Als Krisenursache wird aber auch die zu expansive Geldpolitik in den USA ausgerufen und später eine Staatsschuldenkrise, auf die – das war klar – die prompte Antwort der Neoliberalen kommt: Schuldenbremse, Fiskalpakt und staatliche Kürzungsprogramme in Verbindung mit einem Ausverkauf des letzten öffentlichen Tafelsilbers. Natürlich soll diese weitere Privatisierung zum Schnäppchenpreis für die aufkaufenden Vermögenden umgesetzt werden. Jetzt wird ein weiterer Lohnsenkungswettbewerb zwischen den EU-Staaten ausgerufen. In Deutschland eine „Agenda 2020“ mit Rente ab 70. Schließlich muss die Umverteilung von den Arbeits- zu den Besitzeinkommen weiter gehen.

Zu guter Letzt gibt es noch die Renationalisten, die Europa in den alten Zustand mit nationalen Währungen und einem daraus folgenden Abwertungswettlauf zurückversetzen wollen. Das Ergebnis wären dramatische und nicht mehr im Geringsten aussteuerbare ökonomische und soziale Verwerfungen mit einem D-Mark-Imperialismus.
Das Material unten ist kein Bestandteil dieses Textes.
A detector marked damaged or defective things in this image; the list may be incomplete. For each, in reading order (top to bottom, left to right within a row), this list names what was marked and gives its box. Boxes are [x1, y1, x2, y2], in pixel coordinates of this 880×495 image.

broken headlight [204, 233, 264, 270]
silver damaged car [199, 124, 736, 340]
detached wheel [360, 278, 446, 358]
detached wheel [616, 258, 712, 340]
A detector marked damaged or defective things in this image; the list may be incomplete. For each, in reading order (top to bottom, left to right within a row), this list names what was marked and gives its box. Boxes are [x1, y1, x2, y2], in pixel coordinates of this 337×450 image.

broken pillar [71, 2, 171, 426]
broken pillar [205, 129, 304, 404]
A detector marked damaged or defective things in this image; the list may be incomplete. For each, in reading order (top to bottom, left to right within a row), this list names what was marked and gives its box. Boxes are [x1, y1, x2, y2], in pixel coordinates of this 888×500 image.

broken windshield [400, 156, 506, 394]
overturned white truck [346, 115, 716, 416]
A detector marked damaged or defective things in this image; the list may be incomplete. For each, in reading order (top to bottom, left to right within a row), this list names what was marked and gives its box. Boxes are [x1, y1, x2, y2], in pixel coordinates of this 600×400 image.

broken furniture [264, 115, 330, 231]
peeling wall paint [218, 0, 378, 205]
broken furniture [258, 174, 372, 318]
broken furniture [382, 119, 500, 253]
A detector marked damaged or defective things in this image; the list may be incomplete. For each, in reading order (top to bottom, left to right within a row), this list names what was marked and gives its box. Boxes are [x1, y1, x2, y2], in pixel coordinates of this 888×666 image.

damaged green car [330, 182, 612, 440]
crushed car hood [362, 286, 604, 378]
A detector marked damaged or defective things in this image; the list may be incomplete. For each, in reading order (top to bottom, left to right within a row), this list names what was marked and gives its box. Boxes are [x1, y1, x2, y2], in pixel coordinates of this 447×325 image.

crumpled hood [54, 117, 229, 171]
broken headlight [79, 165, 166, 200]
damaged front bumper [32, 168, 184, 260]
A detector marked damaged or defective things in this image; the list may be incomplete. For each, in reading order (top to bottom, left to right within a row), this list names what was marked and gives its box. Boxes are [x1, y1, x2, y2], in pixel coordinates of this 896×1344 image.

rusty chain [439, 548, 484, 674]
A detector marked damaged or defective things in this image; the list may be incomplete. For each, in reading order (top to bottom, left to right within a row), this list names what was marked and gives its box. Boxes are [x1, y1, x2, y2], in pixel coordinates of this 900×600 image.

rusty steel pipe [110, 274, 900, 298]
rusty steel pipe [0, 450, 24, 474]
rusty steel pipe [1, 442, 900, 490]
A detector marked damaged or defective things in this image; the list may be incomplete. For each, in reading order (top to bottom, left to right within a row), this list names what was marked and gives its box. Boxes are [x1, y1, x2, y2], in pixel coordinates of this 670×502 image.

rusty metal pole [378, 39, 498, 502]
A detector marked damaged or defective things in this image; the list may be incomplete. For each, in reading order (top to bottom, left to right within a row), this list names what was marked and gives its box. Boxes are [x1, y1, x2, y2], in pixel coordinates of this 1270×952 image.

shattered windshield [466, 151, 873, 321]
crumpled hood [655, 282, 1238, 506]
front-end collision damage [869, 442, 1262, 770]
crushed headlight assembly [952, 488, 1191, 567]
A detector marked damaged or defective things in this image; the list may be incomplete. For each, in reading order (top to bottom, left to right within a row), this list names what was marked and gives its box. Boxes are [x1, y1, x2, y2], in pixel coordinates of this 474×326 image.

Das Problem liegt jedoch ganz wo anders. Nach einer Aufstellung von McKinsey sind trotz der schweren Finanz- und Wirtschaftskrise weiter weit über 200 Billionen US-Dollar Finanzvermögen vorhanden und suchen nach Anlage mit Profit. Das wird von der herrschenden Politik zum Tabu erklärt. Auf Zypern kam es jetzt aber zum ersten Mal zum Tabubruch. Die privaten Anleger von Geldvermögen sollen zahlen. Ab 100.000 Euro. Das Geschrei ist groß; zu Recht von Kleinsparern, die Zyperns konservative Regierung zuerst auch zur Kasse bitten wollte. Es geht nun aber nur um das große Geld. Hier liegt die Lösung. Die wirklich Vermögenden müssen endlich für die Krise, für ihre „Raubzüge“ in der Vergangenheit zahlen und die öffentlichen Haushalte entlasten.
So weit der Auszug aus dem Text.